Hidden Image Identification Using Convolutional Neural Networks (CNN)

Hidden Image Identification Using Convolutional Neural Networks (CNN)
Photo by Mitya Ivanov / Unsplash

Introduction

In this case study we embarked on a comprehensive project aiming to develop an advanced solution for hidden image identification. The initiative was part of our in interest in contributing to digital forensics services to help organizations identify content creators, detect unauthorized information leaks, and aid law enforcement in tracing criminal organizations via hidden image tracing.

The project involved leveraging machine learning, specifically Convolutional Neural Networks (CNNs), a type of deep learning model exceptionally proficient at processing images.

Project Objective

The primary objectives of the project were:

  1. Develop a system to identify hidden watermarks in images, used for tracking the origin of the content.
  2. Use CNNs to distinguish between images with hidden content and those without.
  3. Develop an image tracing system that can help trace back images to their source, supporting anti-piracy measures and criminal investigations.

Technical Approach

New Collar's team approached this project by first creating a watermarking system to embed QR codes into images. The unique QR codes were discretely embedded into images, providing each image with a unique identifier. The Python-based watermarking system was as follows:

def apply_watermark(image_path, output_image_path, transparency, color_factor=0.5):
    ...
    # Generate unique identifier
    unique_id = str(uuid.uuid4())
    ...
    # Generate QR code
    qr = qrcode.QRCode(
        version=1,
        error_correction=qrcode.constants.ERROR_CORRECT_H,
        box_size=20,
        border=4,
    )
    qr.add_data(unique_id)
    qr.make(fit=True)
    watermark = qr.make_image(fill='black', back_color='white').convert("RGBA")
    ...
    # Save the QR code for debugging
    watermark.save('debug_qr_code.png')
    ...
    # Open the image
    image = Image.open(image_path).convert("RGBA")
    ...
    # Paste the colored watermark onto the image, taking only x and y dimensions from position
    image.paste(watermark_colored, min_gradient_position, watermark_mask)
    ...
    # Save watermarked image
    image.save(output_image_path)
...
# Use the function with a lower transparency to make QR code more visible
apply_watermark('woman.PNG', 'qr_masked.PNG', transparency=255)

To place the watermark in the area of the image with the least detail, they computed the image gradient and selected the region with the smallest average gradient. The watermark's color was made to contrast with the average color of this region, ensuring visibility while maintaining subtlety. This watermarking code was used to generate a diverse dataset of watermarked images for the CNN model.

The second phase was training a CNN model to identify images containing these hidden watermarks. CNNs, with their multi-layered architecture, are excellent for image classification tasks. They utilized libraries like TensorFlow and Keras to build and train the CNN model. The model was designed with multiple convolutional layers to identify various image features and fully connected layers to interpret these features and classify the images.

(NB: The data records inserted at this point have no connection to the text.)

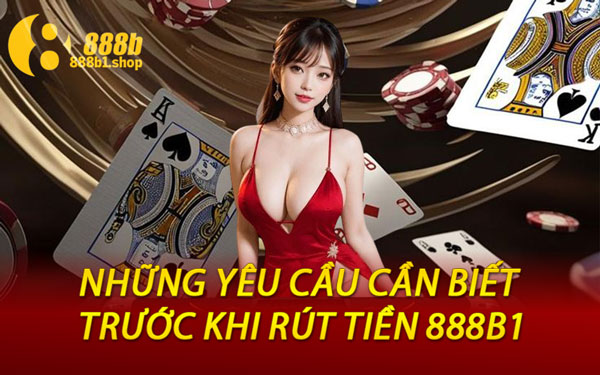 Những Yêu Cầu Cần Biết Trước Khi Rút Tiền 888B1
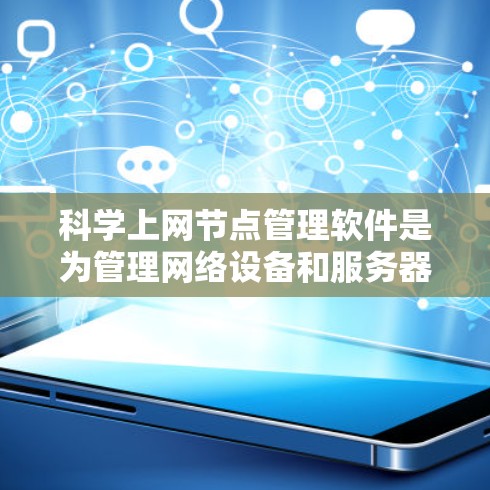科学上网节点管理软件是为管理网络设备和服务器而设计的工具，涵盖了网络管理、服务器管理以及安全和工具管理等多方面。以下是详细介绍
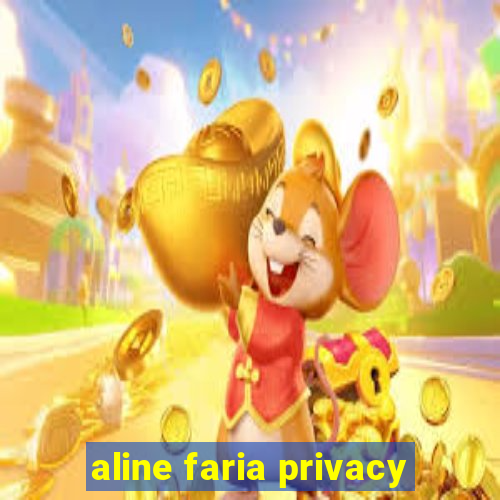 aline faria privacy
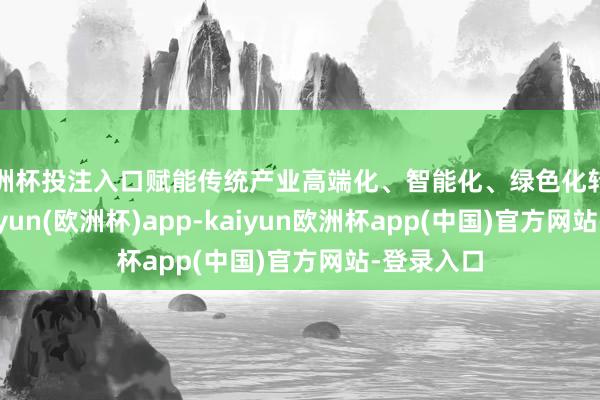 欧洲杯投注入口赋能传统产业高端化、智能化、绿色化转型升级-kaiyun(欧洲杯)app-kaiyun欧洲杯app(中国)官方网站-登录入口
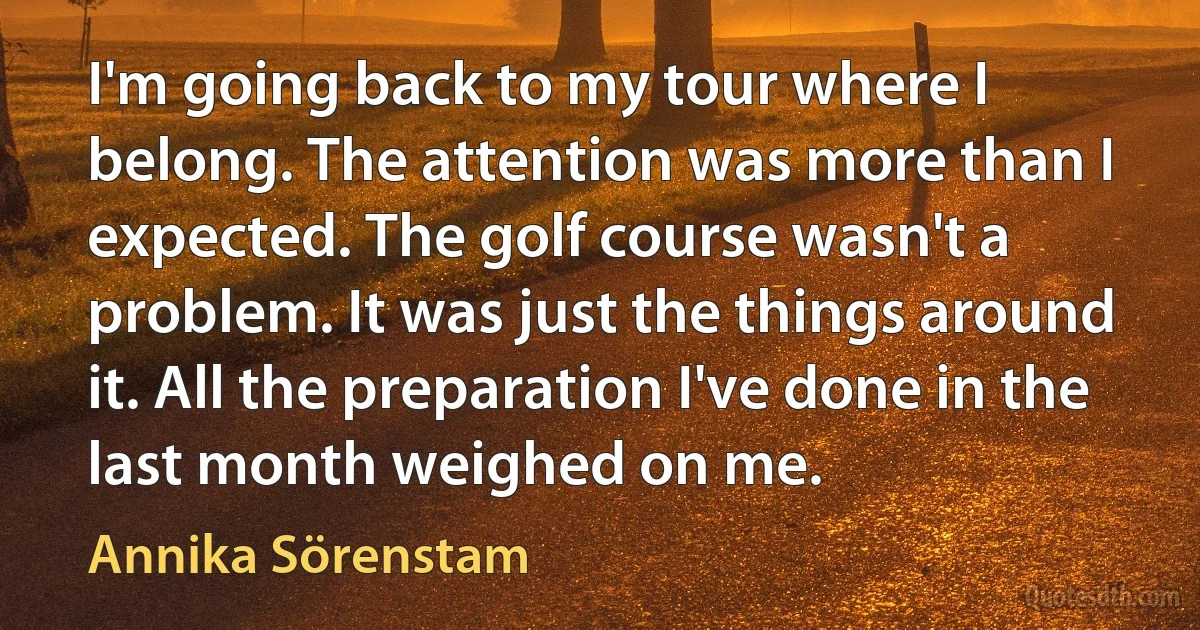 I'm going back to my tour where I belong. The attention was more than I expected. The golf course wasn't a problem. It was just the things around it. All the preparation I've done in the last month weighed on me. (Annika Sörenstam)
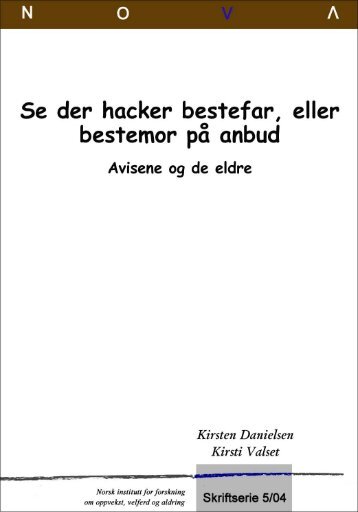 Se der hacker bestefar, eller bestemor på anbud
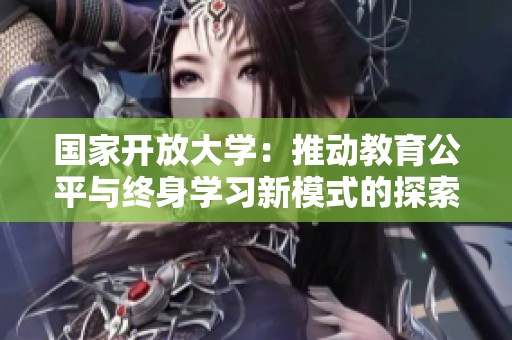 国家开放大学：推动教育公平与终身学习新模式的探索与实践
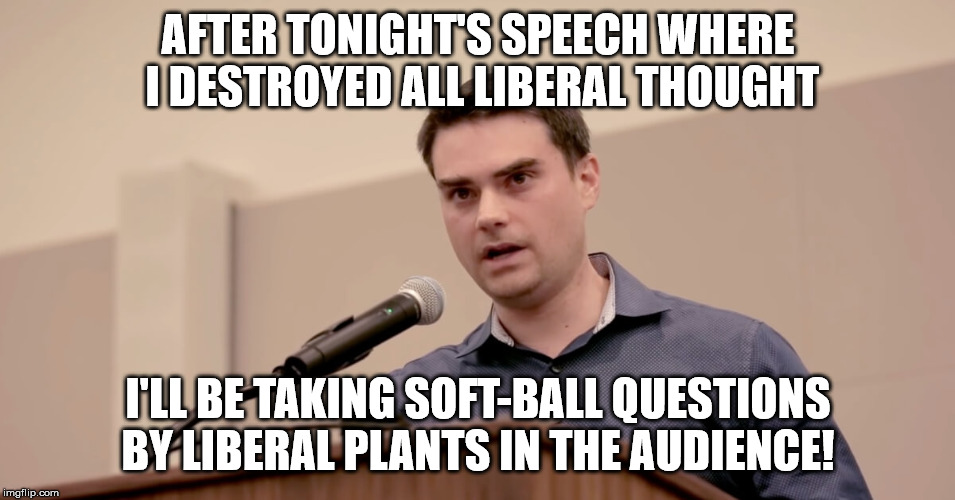 Ben the (not-so) Great Debater | AFTER TONIGHT'S SPEECH WHERE I DESTROYED ALL LIBERAL THOUGHT; I'LL BE TAKING SOFT-BALL QUESTIONS BY LIBERAL PLANTS IN THE AUDIENCE! | image tagged in ben shapiro,beta,setup,college liberal,fraud | made w/ Imgflip meme maker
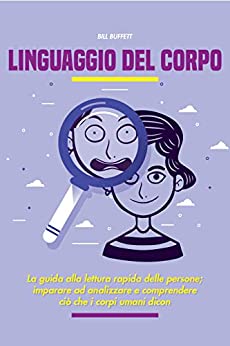 Linguaggio del corpo: La guida alla lettura rapida delle persone, imparare ad analizzare e comprendere ciò che i corpi umani dicono veramente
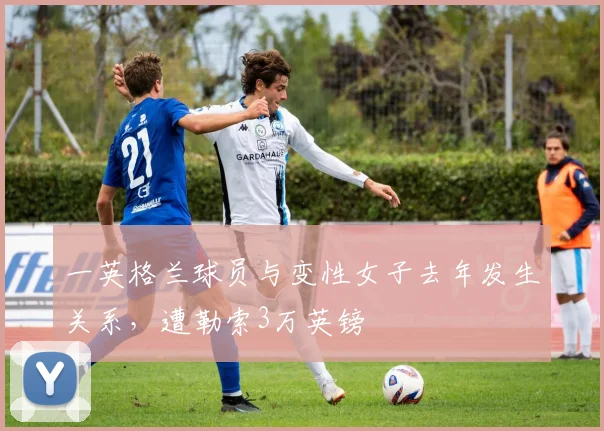 一英格兰球员与变性女子去年发生关系，遭勒索3万英镑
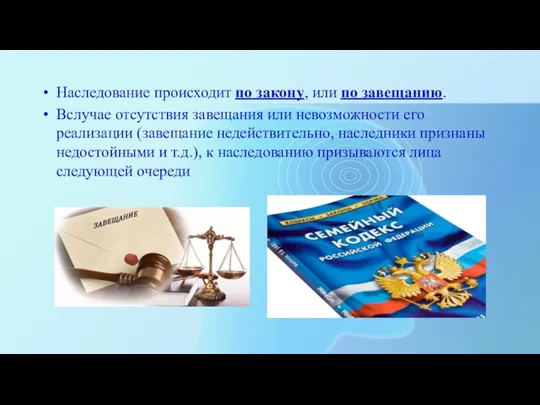 Наследование происходит по закону, или по завещанию. Вслучае отсутствия завещания или невозможности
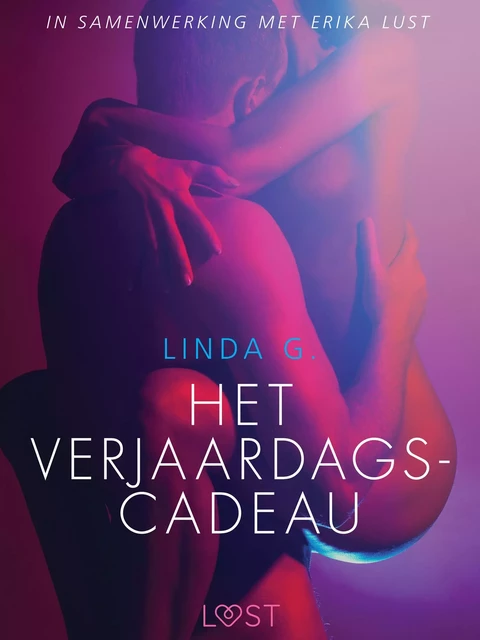 Het verjaardagscadeau - Linda G - Saga Egmont International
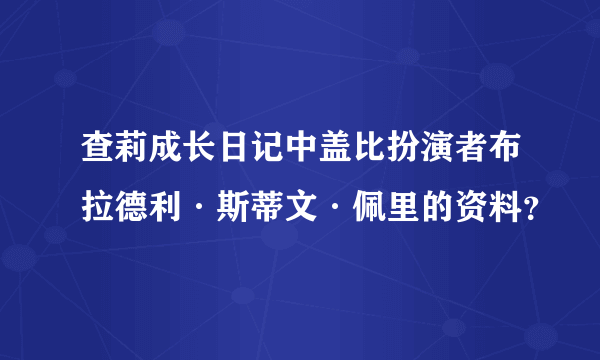 查莉成长日记中盖比扮演者布拉德利·斯蒂文·佩里的资料？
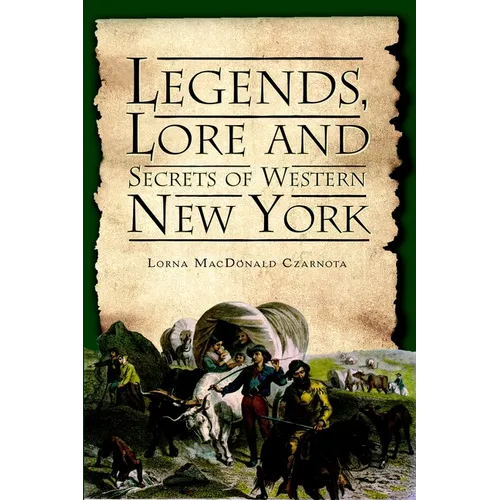 Legends, Lore and Secrets of Western New York - Paperback
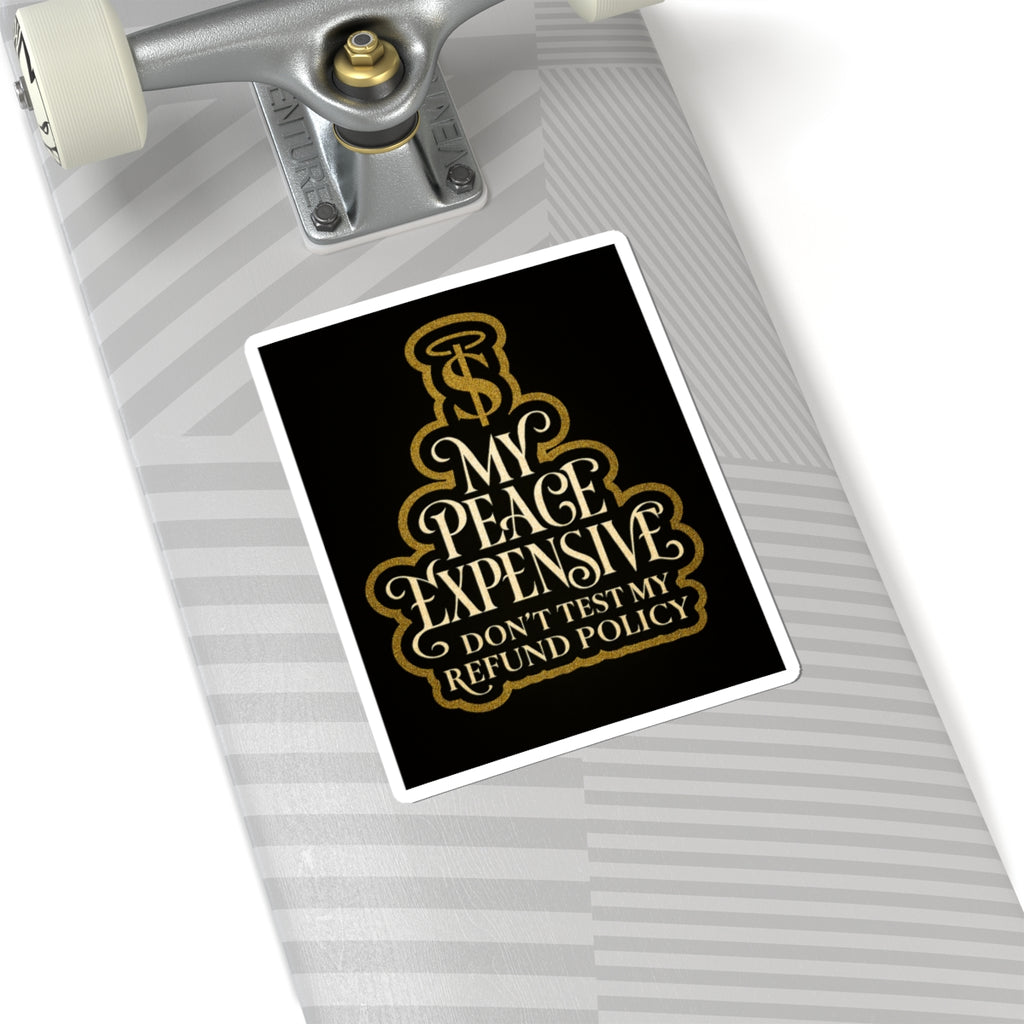 Premium Kiss-Cut Stickers - My Peace Expensive - Don't Test My Refund Policy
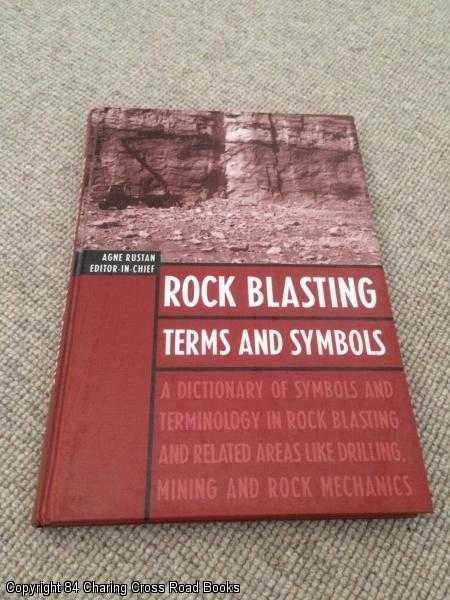 Item #058508 Rock Blasting Terms and Symbols: A Dictionary of Symbols and Terms in Rock Blasting and Related Areas like Drilling, Mining and Rock Mechanics. Agne Rustan.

The dataset comprised thousands of images, half containing hidden watermarks, and half without, creating a balanced binary classification problem. The dataset was split into training and testing sets to evaluate the model's performance and prevent overfitting.

Results

The CNN model performed exceptionally well on the testing set, achieving a high accuracy rate in detecting watermarked images. The model was also proficient at identifying the watermark's position, which allowed the original content creator or source to be traced efficiently. This result was a breakthrough for New Collar's effort to aid anti-piracy and law enforcement partners.